But I found out that life is not always about safety or predictability. As an immigrant (yes, I was born and raised in Buenos Aires, Argentina and I will tell you all about that chapter in my life later), I was used to starting over. So in a way, I was somewhat prepared for the complete and utter loss that Hurricane Katrina brought upon me and my family and the rest of us who call New Orleans "home." When I tell you we were left with nothing, I am not exaggerating. We evacuated just 30 miles from New Orleans to the country (a little house in the middle of nowhere that my father in law had the foresight to buy as his little "getaway" from the city). My entire family -- mother, blind father, brother, two sisters, their spouses, my two babies (then 4 months and 18 months), my sister's inlaws, and 17 cats and dogs -- all evacuated to a 3 bedroom cottage in Nowhere, USA, just outside of New Orleans. We rode out Katrina and lost all power and connection to the outside world. We heard through a crank up radio that the levees had breached and New Orleans was underwater. Little did I know that out of all of us, my house was right where the levees broke and I had lost everything. We had an overnight bag with a couple of changes of underwear and socks and that was our entire inventory.
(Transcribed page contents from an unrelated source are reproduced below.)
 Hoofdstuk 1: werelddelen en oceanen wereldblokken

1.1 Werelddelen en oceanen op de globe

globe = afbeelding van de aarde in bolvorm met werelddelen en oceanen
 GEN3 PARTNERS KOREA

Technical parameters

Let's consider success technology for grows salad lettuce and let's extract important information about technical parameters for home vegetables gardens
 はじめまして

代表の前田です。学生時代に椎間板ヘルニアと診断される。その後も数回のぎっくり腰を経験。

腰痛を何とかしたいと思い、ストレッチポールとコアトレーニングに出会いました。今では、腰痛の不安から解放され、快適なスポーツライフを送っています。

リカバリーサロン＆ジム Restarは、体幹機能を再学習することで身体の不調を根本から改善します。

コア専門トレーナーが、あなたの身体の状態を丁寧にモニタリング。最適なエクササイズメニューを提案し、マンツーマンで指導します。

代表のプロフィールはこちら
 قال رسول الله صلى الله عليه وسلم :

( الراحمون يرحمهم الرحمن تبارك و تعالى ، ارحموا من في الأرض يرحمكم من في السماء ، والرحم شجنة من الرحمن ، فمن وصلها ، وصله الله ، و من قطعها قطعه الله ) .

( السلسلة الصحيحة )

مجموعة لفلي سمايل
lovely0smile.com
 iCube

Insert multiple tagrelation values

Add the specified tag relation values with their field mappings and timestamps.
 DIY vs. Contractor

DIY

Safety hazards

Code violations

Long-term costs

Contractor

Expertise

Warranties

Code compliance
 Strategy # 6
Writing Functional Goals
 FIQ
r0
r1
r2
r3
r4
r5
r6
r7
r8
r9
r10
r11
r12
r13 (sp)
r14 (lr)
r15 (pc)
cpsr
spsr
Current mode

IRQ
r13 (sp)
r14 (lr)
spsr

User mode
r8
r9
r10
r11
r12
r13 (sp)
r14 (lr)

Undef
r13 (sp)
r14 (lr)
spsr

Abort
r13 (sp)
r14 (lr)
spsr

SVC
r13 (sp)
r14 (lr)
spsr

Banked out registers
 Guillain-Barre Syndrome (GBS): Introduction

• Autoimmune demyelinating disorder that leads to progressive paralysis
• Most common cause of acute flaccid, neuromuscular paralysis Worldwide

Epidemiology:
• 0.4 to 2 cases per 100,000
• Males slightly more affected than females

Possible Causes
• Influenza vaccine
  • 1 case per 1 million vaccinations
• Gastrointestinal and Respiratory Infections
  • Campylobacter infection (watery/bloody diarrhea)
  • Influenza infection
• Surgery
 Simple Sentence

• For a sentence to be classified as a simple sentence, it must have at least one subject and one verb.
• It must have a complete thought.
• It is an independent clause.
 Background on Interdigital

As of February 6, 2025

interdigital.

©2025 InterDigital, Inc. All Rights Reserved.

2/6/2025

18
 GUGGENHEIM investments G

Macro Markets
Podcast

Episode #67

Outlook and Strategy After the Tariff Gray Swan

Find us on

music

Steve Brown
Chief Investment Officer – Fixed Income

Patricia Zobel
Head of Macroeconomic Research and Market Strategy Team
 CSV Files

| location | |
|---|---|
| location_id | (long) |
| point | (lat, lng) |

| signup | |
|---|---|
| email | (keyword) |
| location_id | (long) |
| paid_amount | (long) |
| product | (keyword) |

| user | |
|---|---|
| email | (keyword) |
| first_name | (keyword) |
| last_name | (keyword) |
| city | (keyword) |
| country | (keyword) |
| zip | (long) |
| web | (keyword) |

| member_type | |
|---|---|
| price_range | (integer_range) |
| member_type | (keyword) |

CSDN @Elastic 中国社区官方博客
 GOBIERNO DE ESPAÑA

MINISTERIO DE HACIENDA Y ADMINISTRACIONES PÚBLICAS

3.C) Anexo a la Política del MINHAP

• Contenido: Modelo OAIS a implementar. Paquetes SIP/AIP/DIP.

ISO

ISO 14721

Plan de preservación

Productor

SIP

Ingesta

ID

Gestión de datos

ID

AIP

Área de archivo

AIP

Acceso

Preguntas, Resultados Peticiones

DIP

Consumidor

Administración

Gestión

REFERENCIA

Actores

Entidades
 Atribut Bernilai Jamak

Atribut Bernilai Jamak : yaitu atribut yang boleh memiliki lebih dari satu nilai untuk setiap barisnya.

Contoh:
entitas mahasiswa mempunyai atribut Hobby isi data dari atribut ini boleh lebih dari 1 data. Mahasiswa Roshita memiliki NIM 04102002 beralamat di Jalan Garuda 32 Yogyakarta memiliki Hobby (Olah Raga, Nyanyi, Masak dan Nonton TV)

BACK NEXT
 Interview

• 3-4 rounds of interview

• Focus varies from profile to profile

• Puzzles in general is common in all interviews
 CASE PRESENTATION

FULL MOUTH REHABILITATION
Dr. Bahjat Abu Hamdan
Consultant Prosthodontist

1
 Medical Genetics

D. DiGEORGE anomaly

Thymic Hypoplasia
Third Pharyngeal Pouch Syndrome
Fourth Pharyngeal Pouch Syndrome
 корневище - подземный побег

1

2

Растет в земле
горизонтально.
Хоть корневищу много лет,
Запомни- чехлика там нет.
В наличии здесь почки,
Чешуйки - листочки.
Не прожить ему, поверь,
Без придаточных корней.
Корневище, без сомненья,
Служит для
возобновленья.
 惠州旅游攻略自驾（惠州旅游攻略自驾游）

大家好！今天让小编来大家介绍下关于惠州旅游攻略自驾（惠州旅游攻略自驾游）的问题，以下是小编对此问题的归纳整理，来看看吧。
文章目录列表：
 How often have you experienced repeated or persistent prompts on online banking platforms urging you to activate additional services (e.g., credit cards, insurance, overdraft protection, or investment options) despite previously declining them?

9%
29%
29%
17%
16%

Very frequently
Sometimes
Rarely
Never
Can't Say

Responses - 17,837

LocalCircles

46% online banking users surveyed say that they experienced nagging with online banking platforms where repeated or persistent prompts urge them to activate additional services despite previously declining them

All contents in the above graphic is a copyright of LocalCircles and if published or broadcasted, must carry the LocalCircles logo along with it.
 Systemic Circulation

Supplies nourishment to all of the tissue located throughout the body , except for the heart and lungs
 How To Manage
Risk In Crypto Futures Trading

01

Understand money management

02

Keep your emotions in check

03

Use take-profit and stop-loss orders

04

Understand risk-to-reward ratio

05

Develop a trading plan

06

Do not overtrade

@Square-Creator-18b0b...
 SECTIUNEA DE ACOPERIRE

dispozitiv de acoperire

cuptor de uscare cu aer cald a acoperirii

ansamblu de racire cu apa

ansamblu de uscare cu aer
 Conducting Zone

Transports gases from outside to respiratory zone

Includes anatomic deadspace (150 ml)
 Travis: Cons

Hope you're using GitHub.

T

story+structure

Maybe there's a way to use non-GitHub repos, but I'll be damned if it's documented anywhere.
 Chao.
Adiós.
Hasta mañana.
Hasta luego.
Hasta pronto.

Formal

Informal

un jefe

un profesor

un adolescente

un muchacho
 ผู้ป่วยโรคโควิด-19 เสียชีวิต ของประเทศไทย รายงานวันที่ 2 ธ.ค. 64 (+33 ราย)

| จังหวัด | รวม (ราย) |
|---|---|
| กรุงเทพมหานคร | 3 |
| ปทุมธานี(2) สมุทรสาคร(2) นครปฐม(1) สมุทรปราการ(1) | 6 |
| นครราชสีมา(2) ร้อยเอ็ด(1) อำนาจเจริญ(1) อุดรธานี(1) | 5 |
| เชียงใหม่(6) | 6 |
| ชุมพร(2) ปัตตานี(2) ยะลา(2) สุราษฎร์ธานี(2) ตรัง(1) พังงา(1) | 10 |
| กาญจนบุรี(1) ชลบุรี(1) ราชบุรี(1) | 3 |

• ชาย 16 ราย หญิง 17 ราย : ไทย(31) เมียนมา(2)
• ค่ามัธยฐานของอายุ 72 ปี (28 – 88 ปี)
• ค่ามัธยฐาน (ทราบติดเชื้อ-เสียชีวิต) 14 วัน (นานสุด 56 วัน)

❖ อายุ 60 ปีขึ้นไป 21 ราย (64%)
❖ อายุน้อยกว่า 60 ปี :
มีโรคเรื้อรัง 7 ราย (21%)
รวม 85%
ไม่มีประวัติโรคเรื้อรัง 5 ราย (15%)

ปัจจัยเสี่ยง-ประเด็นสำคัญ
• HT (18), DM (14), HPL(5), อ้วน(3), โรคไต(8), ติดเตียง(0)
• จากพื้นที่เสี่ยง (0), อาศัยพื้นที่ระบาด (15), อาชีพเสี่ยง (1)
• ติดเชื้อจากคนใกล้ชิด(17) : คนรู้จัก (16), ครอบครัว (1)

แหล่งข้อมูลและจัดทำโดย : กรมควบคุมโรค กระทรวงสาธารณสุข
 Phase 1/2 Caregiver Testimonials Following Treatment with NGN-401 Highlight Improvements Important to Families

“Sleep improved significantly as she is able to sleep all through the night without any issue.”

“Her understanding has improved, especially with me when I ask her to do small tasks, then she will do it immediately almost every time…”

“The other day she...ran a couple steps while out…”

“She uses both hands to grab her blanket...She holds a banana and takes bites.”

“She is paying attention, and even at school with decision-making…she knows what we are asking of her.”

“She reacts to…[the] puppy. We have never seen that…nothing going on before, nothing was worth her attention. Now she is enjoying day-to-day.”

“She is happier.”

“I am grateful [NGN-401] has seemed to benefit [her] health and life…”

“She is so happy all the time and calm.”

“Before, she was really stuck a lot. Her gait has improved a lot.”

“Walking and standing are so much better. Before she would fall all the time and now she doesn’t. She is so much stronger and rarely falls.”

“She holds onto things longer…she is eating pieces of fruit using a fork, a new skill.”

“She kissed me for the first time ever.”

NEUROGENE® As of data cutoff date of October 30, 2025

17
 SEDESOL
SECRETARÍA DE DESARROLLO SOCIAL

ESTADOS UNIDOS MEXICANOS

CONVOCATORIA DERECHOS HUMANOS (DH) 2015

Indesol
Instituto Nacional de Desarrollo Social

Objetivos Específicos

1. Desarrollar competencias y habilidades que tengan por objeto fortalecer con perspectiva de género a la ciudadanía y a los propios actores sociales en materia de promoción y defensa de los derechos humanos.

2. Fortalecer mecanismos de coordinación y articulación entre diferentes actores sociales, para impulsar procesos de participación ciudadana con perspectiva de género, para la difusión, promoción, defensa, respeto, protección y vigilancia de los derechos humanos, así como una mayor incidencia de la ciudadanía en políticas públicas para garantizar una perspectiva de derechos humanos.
I remember being in Austin, TX in the weeks after the storm where one of my husband's friends was kind enough to offer us his guest room and going into a Gap and looking around like a dazed homeless person. When the sweet, bubbly, teenage clerk came up to me to ask if there was anything she could find for me, I broke down crying. I mean, where do you start? "I need everything," I told her, sobbing. I have no clothes, no shoes (except for these old tennis shoes), no nothing!!!!
But we had our health, and our jobs (at least, we hoped we still did), and a bank account (albeit in a back submerged in 10 ft of mucky water, and each other. And that was more than 99% of most people in this world.
So we started over. From scratch. And we commuted every day with 2 small kids in the back of my station wagon from the little country house to my office in downtown New Orleans for 1 1/2 hours each way. It was miserable. The months after Katrina. Going back and forth to a city that looked like the napon bomb had exploded. Not knowing where to start, how to rebuild, where to begin.
But we did. One step at a time. Baby steps at times. And slowly, the fear started leaving me and it was replaced by a strength and determination that I didn't know I had. And I worked the long hours, and then some more at home in the evenings, so that we could rebuild and I could put my husband through accounting school (he had lost his job and it was difficult to be employed unless you were a professional) and keep the family going. I worked very hard at giving my children the stability they needed in a world that wasn't stable anymore. And throughout all those years that it took to come back home (three and a half before we rebuilt and moved back here), I realized that it was during my most desperate moments -- during those times when I felt so alone and so miserable and so scared and lost -- there was a net holding me, holding us. It may not always have been so obvious (trust me), but we made it through safely.
So it is now, as I take a step into the unknown, leaping from the stability and certainty and safety of my legal profession (which made me so stressed and tired and worn out for so long) into the uncertainty and insecurity of something that I absolutely adore (which is to fill my life with beauty and bring that beauty to others), that I must remind myself that the net is all around me, even at the times when financially, it seems like I made a huge, huge mistake for me and my family. But I'm leaping and I'm leaping because in this life, nothing is certain and you may wake up one day and find yourself with nothing but the clothes on your back. But a net is always there, waiting to catch you so long as you are not afraid to free fall for a while.
This is my net. My new shop in beautiful, rebuilt New Orleans.